Document passage:

The U.S. Department of Defense announced on Friday that it has reached agreements with seven leading artificial intelligence companies—SpaceX, OpenAI, Google, Nvidia, Reflection, Microsoft, and Amazon Web Services—to deploy their technologies for military purposes. These contracts represent a significant escalation in the Pentagon's commitment to establishing what it calls an 'AI-first fighting force,' with implications that extend far beyond military strategy into questions of AI governance, corporate responsibility, and the future of weapons systems.

The agreements grant the Pentagon access to deploy these companies' AI technologies for 'any lawful use,' according to the Defense Department's official statement. This language is crucial. It signals the military's intention to integrate AI across all domains of warfare—from intelligence gathering and autonomous weapons systems to classified information networks and strategic decision-making. The Pentagon is budgeting $54 billion specifically for autonomous weapons development, a figure that underscores the scale of this transformation.

The Anthropic Question

What makes these agreements particularly notable is what they reveal about the fractures emerging within the AI industry over military applications. Anthropic, the maker of the popular Claude chatbot, notably refused to sign a similar contract. The startup's objection centered on the Pentagon's insistence on the 'any lawful use' clause, which Anthropic argued could enable domestic mass surveillance or the development of fully autonomous lethal weapons systems. Rather than capitulate, Anthropic sued the Defense Department, and the Pentagon responded by labeling the company a 'supply-chain risk'—the first time an American company has received such a designation.

Data supplied:
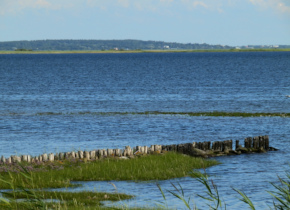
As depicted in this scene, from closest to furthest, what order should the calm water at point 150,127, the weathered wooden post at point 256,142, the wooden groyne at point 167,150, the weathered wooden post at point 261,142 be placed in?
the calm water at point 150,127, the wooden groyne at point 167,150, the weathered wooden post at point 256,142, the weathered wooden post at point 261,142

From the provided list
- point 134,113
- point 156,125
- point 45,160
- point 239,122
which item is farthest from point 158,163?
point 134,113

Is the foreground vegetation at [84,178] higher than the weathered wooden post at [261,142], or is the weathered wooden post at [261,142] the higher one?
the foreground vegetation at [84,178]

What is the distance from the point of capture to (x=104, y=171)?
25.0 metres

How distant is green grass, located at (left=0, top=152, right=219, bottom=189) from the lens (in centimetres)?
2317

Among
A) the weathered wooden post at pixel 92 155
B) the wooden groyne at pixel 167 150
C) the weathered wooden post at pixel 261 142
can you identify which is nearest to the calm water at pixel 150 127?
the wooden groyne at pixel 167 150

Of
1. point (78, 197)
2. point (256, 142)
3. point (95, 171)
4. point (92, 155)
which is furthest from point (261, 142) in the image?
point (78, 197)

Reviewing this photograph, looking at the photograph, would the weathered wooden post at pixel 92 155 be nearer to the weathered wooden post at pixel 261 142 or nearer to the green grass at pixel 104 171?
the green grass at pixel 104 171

...

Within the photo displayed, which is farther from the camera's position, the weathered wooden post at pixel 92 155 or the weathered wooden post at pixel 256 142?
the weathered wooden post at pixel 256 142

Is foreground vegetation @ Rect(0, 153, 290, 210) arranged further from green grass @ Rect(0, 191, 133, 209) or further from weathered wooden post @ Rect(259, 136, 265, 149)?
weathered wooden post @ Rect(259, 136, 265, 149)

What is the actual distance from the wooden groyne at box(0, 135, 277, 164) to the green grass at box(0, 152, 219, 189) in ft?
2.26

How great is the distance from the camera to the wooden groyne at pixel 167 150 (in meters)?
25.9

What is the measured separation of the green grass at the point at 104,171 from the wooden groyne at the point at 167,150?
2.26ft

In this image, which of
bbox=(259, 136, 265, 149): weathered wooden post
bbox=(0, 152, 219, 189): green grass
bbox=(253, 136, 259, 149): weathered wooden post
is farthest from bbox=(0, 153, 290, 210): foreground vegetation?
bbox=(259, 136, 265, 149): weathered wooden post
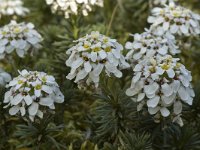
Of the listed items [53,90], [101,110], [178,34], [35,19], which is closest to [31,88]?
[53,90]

* * *

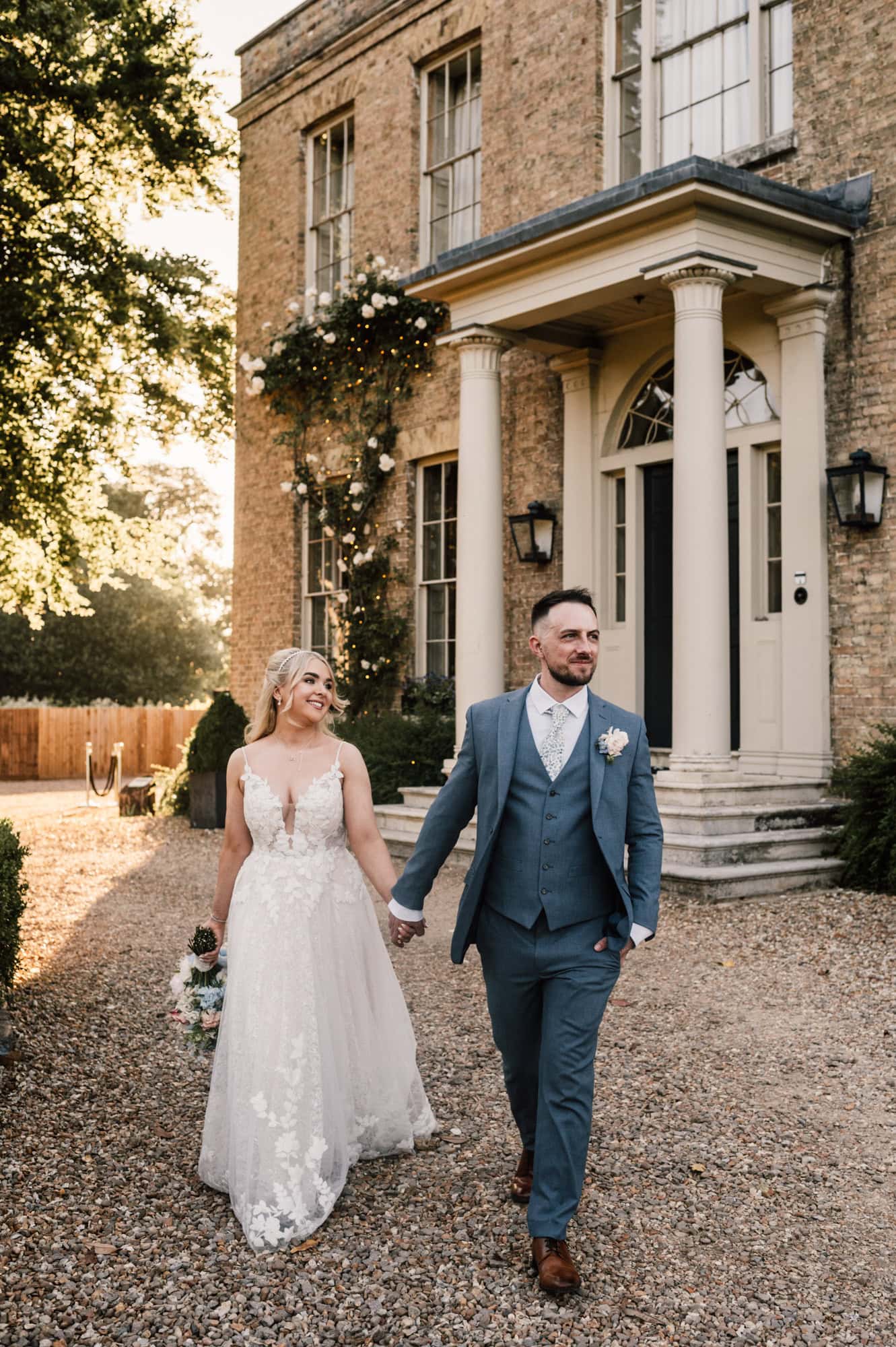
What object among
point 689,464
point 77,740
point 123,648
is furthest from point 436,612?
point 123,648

Task set:
• A. Answer these questions about the article on the Pentagon's AI agreements:
(i) How many AI companies reached agreements with the Defense Department?
(ii) How much is the Pentagon budgeting for autonomous weapons development?
(iii) What designation did the Pentagon give Anthropic after the company sued?
• B. Can you reproduce the Pentagon AI article from "The Anthropic Question" up to and including "such a designation."?

Response list:
• A.
(i) Seven
(ii) $54 billion
(iii) A "supply-chain risk"

• B.
The Anthropic Question

What makes these agreements particularly notable is what they reveal about the fractures emerging within the AI industry over military applications. Anthropic, the maker of the popular Claude chatbot, notably refused to sign a similar contract. The startup's objection centered on the Pentagon's insistence on the 'any lawful use' clause, which Anthropic argued could enable domestic mass surveillance or the development of fully autonomous lethal weapons systems. Rather than capitulate, Anthropic sued the Defense Department, and the Pentagon responded by labeling the company a 'supply-chain risk'—the first time an American company has received such a designation.